Jüngst verweilte ich mit meinem Fahrrad auf der Brücke über den Teich im Thälmannpark, um meinen Kopf freizubekommen. „Jo, um dän Deich gümmern sisch de Anwohnor aus de Bungthochhäusor hior
...“, klärte mich eine sehr nette, reifere Dame in urigstem Berliner Sächsisch auf. Das sind so Informationen, die einem gerade dann zu fliegen, wenn man sie am wenigsten erwartet und …

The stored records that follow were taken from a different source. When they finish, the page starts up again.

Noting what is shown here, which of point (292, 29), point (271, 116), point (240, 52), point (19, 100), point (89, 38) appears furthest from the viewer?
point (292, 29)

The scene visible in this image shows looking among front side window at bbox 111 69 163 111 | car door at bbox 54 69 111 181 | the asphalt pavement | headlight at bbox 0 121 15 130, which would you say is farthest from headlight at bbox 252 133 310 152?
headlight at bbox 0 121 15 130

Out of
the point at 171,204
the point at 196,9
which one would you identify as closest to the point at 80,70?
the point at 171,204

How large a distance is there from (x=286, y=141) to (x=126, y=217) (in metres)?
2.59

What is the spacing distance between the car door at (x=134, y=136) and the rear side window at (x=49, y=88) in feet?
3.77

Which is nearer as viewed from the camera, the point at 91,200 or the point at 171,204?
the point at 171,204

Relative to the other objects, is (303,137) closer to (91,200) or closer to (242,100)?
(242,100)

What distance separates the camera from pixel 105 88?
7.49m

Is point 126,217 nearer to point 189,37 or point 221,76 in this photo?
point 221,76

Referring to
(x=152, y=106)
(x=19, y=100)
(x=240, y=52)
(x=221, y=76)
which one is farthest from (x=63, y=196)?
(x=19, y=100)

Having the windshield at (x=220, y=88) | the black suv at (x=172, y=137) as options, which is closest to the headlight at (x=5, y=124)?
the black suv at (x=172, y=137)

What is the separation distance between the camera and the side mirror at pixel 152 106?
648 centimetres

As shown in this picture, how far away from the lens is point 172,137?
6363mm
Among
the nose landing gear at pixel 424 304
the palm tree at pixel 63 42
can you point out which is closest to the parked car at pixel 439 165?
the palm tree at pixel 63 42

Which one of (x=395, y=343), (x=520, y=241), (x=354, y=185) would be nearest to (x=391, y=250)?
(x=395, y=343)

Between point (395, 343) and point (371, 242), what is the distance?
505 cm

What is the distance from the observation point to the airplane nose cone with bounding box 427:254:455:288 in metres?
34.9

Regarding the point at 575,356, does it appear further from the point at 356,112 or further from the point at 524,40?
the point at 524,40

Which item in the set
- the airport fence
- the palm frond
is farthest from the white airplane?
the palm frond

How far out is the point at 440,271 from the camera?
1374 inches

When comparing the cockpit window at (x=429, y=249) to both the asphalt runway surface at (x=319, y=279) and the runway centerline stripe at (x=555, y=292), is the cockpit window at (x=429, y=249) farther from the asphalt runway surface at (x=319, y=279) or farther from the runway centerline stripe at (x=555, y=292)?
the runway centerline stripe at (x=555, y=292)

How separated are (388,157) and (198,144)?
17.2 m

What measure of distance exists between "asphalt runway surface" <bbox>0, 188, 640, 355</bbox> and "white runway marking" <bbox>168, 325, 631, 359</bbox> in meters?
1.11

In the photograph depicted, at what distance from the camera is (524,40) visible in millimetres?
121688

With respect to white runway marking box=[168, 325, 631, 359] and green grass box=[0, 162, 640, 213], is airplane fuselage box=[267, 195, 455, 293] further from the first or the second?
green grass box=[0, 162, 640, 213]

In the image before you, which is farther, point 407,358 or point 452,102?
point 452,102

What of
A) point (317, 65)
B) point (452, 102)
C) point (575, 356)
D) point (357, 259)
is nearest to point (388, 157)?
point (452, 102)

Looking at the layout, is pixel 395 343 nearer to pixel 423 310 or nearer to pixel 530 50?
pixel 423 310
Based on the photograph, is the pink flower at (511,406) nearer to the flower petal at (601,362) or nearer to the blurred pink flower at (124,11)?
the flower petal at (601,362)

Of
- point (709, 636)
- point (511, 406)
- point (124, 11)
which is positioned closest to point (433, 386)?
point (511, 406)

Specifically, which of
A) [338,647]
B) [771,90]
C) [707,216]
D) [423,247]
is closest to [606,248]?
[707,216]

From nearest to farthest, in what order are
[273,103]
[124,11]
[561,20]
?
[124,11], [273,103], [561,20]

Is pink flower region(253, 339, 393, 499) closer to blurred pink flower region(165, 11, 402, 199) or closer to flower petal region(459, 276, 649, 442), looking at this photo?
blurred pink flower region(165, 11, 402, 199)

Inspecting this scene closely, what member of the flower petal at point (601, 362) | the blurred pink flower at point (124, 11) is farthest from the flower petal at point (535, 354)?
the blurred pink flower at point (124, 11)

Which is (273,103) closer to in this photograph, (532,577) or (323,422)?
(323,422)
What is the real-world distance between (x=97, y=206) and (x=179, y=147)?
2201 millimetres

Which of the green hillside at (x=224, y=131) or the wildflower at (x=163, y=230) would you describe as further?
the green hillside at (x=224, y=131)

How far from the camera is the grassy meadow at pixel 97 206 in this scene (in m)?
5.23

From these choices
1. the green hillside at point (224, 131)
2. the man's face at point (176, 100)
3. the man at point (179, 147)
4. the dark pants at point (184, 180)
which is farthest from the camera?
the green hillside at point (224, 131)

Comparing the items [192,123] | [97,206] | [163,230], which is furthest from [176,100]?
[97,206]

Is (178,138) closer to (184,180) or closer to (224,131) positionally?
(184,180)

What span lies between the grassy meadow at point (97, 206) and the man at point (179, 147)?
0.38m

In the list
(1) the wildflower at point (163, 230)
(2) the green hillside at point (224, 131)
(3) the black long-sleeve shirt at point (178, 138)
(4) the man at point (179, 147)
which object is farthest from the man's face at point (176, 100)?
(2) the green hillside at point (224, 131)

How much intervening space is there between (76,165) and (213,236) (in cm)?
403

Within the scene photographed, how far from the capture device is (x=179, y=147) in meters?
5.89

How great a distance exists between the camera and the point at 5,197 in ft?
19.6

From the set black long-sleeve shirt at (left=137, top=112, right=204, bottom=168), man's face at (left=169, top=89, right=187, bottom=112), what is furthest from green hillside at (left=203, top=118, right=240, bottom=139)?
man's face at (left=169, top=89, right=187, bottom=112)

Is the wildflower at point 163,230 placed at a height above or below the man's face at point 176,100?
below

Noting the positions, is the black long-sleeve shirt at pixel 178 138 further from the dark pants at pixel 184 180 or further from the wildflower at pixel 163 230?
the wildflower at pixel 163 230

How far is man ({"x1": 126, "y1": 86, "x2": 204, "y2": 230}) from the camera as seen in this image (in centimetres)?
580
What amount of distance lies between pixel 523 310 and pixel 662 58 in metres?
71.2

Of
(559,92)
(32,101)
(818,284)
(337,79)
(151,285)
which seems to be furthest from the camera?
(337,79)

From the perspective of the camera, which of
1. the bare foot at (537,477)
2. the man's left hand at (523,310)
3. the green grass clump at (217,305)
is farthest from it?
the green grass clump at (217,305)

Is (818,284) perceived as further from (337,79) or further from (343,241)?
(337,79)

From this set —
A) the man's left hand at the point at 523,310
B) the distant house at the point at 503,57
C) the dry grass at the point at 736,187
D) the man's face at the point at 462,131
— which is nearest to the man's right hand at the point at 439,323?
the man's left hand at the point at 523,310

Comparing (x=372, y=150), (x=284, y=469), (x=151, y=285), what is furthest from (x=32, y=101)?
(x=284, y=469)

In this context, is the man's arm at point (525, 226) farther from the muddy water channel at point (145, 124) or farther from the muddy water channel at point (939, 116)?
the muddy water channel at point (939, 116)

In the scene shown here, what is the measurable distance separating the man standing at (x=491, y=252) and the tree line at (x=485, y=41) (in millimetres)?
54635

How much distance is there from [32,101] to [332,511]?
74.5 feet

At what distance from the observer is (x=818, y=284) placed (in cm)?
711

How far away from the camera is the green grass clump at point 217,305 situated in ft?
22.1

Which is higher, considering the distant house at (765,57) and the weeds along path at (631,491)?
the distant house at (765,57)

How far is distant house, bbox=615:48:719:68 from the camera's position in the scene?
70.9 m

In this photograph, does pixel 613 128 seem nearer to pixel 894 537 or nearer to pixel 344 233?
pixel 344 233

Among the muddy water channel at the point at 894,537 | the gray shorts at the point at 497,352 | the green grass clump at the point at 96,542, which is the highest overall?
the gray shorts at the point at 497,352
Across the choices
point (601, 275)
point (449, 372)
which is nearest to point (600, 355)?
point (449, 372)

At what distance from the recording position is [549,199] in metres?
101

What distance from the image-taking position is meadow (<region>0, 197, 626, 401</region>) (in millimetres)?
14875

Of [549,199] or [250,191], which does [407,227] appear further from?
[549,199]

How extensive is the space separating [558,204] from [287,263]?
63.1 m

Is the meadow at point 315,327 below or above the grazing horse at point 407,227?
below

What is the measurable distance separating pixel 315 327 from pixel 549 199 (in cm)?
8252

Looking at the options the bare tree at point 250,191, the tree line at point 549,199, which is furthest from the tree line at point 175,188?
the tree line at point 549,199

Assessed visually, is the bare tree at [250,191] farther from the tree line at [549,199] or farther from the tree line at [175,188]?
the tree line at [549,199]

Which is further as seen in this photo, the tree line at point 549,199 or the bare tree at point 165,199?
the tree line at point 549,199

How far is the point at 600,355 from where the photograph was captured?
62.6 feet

gebrauchen kann. Die Anwohner der Punkthochhäuser hätten Fische in den Teich eingesetzt, erzählte mir die freundliche Dame und zeigte mir noch eine Wasserschildkröte, die sich gerade auf
einer Astgabel mitten im Teich sonnte. Ich bedankte mich so artig, wie ich es von meiner Mutter in der Kindheit eingebläut bekommen hatte, gab der Dame meine Visitenkarte und stand noch auf
dieser Brücke, als zwei Herren – offenbar Inschönschöre! – mit großen Bauzeichnungen ankamen, sich an eines der Brückenenden stellten und sich miteinander darüber unterhielten, wo man sie in den
nächsten Tagen absperren, wie man die Reste der alten Holzbrücke entsorgen und wohin man dann die Fundamente der neu zu errichtenden Betonbrücke ins Erdreich einlassen wolle. Sollte es
tatsächlich noch Baumaßnahmen im Prenzlauer Berg geben, an denen keine Bürgerinitiativen in irgendeiner Form beteiligt werden? Weit gefehlt, nur zwei Stunden später wurde über die neue BI
berichtet ...Ich musste mir das durch den Kopf gehen lassen und setzte mich zu Hause in die Sonne auf meinen Balkon. Die Pappel vor dem Fenster rauschte, die große, weiße Plastefolie über der
Terrasse der ausgebauten Dachgeschosswohnung im Haus gegenüber blähte sich wie ein Segel der Gorch Fock und übertönte mit ihrem Geknatter sogar das Tschilpen der Spatzen …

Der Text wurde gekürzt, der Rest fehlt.